Governo e oposição perderam a bússola na crise
Reação dos candidatos tem se resumido à perplexidade com a crise, que deixa em risco a maioria pobre e já em situação de "insegurança alimentar"
Aconteceu o impensável: uma guerra na Europa resultou em choque global de preços de energia, metais e alimentos.
O terremoto geopolítico começou há dezessete dias num ambiente de desordem planetária derivada da pandemia, que ainda nem foi vencida.
No Brasil, a sete meses das eleições gerais, a reação dos candidatos presidenciais e dos respectivos partidos tem se resumido à perplexidade.
Governo e oposição perderam a bússola na crise. Atônitos, indicam não ter percebido ainda que o mundo mudou.
Se mantêm reféns de ideias formatadas para o país pré-pandemia, mas inócuas nesse novo cenário de guerra econômica global e de confronto militar geograficamente restrito.
Candidatos presidenciais se deixaram aprisionar no debate sobre os preços do petróleo.
Na discussão, abstraíram o fato de que já estava em alta muito antes da invasão da Ucrânia. Saltou da faixa de 30 dólares por barril em maio de 2020 para 60 dólares em abril do ano passado. Subiu para 80 dólares em agosto e chegou a 139 dólares no domingo passado.

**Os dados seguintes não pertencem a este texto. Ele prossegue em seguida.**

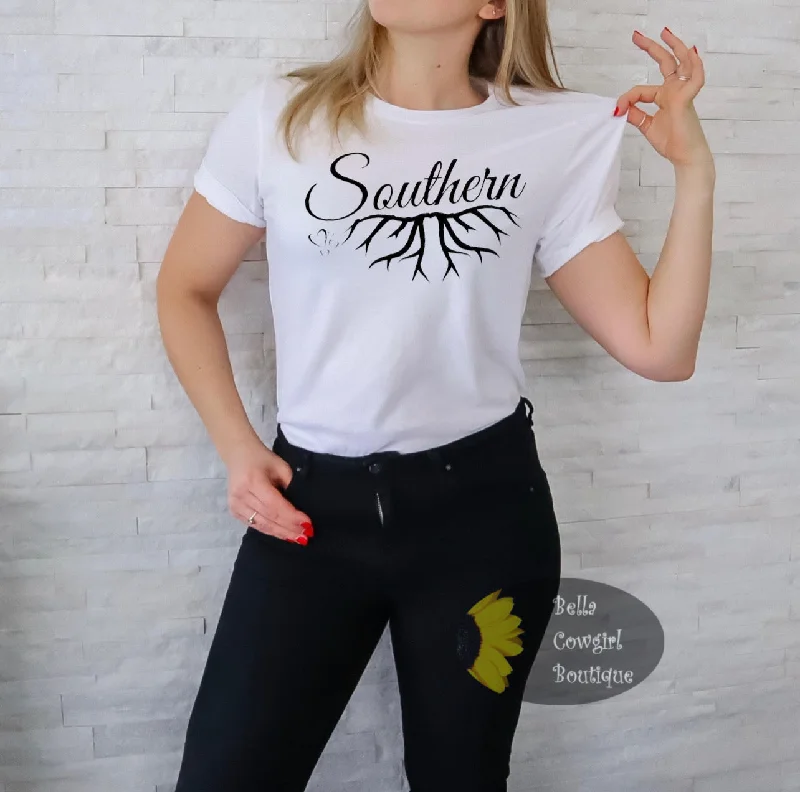 Women’s minimalist design T-Shirts Southern Roots Country Women's T-Shirt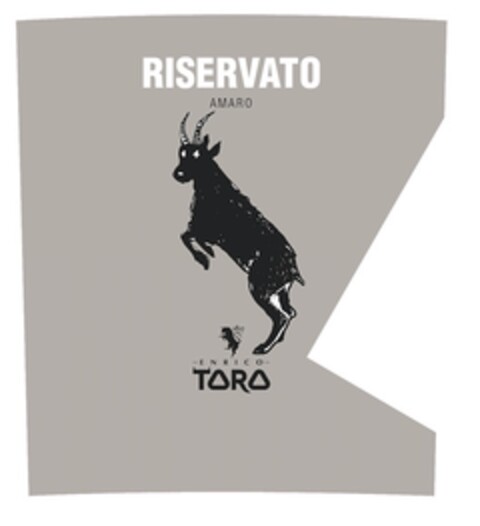 RISERVATO AMARO ENRICO TORO Logo (EUIPO, 07/26/2021)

Jair Bolsonaro, Lula, Ciro Gomes e Sergio Moro, os mais destacados nas pesquisas eleitorais, atravessaram a semana dedicados à desconstrução da imagem da maior empresa do país, a Petrobras, emoldurando-a no papel de grande vilã da crise.

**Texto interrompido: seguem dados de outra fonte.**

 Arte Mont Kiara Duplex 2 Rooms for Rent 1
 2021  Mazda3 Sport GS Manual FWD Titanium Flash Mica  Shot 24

Deixaram à margem pelo menos três fatos relevantes:
1) o Estado é o maior acionista (35% do capital) e principal beneficiário em impostos e lucros. Dos “absurdos”, como os candidatos qualificaram, R$ 100 bilhões de lucro pagos aos acionistas no ano passado, o governo embolsou R$ 40 bilhões;
2) A Petrobras é exportadora de petróleo. Vende pelo preço do mercado mundial, naturalmente. Também importa derivados pela cotação internacional, como outras três centenas de distribuidoras privadas. A dependência brasileira de gasolina, diesel e gás de cozinha importados tem origem no histórico bilionário de projetos fracassados para refinarias e navios;
3) O governo é o responsável pela indicação da ampla maioria dos executivos da “Petrobras Futebol Clube”, na qualificação depreciativa de Bolsonaro, ontem, ao queixando-se de que a empresa “não tem qualquer sensibilidade com a população”.

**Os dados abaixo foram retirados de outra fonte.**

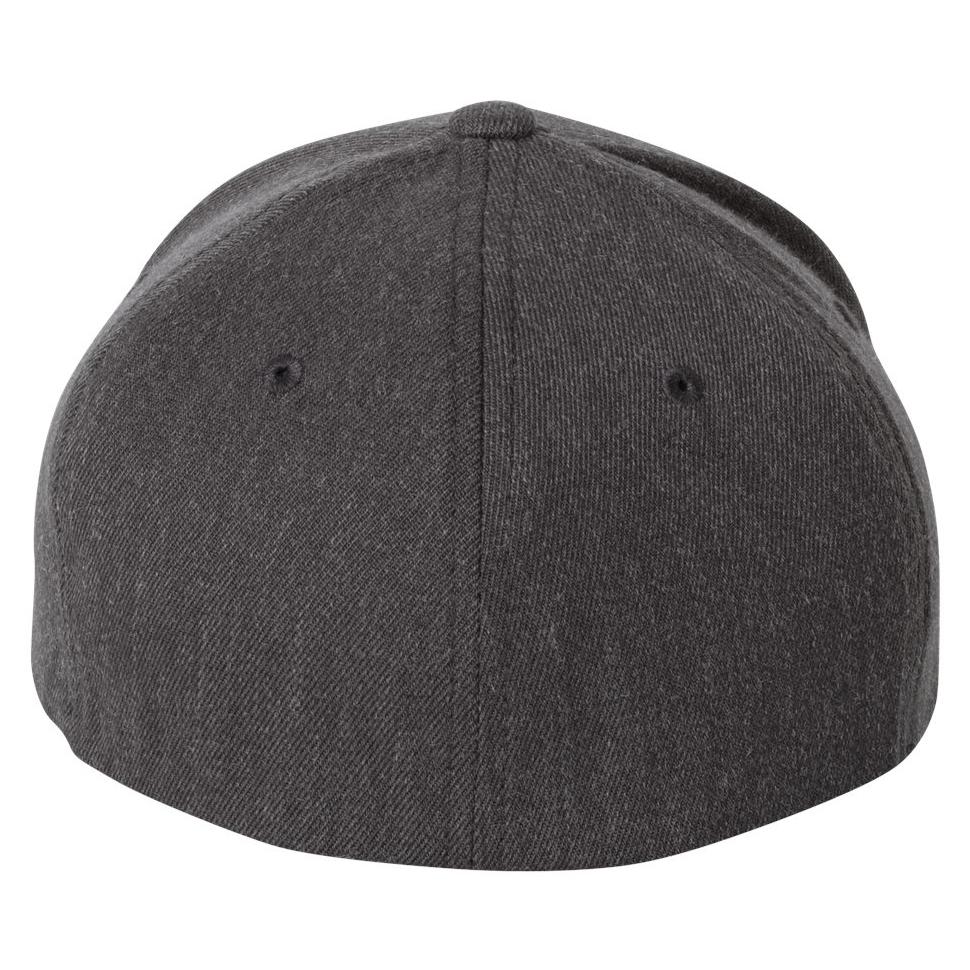 Black Ball Caps - FlexFit - Structured Wool Blend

Poderia ter sido explícito e dizer que gostaria de repetir a política de congelamento de preços de combustíveis aplicada pelos adversários — aquela que ele tanto criticou durante a campanha de 2018, cujo resultado prático foi um rombo (cerca de R$ 200 bilhões) nas contas da empresa.
Esse tipo de discussão contaminou o Congresso. É legítima e, na melhor hipótese, pode até levar a uma “refundação” da Petrobras, como sugere Lula em sua tentativa de obter a absolvição das urnas.
Revela, porém, as limitações dos candidatos e seus partidos em lidar com a dimensão da crise que está aí. Sua repercussão na vida das pessoas, das empresas e do Estado brasileiro vai muito além da aparente contradição entre os preços do petróleo exportado e os dos derivados importados para consumo doméstico.
O debate circunscrito à alta da gasolina, do diesel e do gás relega ao segundo plano o problema da comida na mesa das pessoas, com ou sem título de eleitor no bolso. E ele é central.
A guerra de Putin deflagrou aumento dos preços do trigo (49%) e do milho (13%), entre outros alimentos básicos. A desordem no horizonte, com provável escassez, contém riscos para um país com seis de cada dez habitantes em situação de “insegurança alimentar”. Eles têm dois terços do orçamento doméstico comprometidos pelos gastos com alimentação e energia.
O problema central está na pobreza disseminada, agora agravada pelas repercussões da guerra na Ucrânia.
Quando começar a contagem de votos, em outubro, o Brasil estará encerrando um ciclo de quatro décadas de estagnação social e econômica.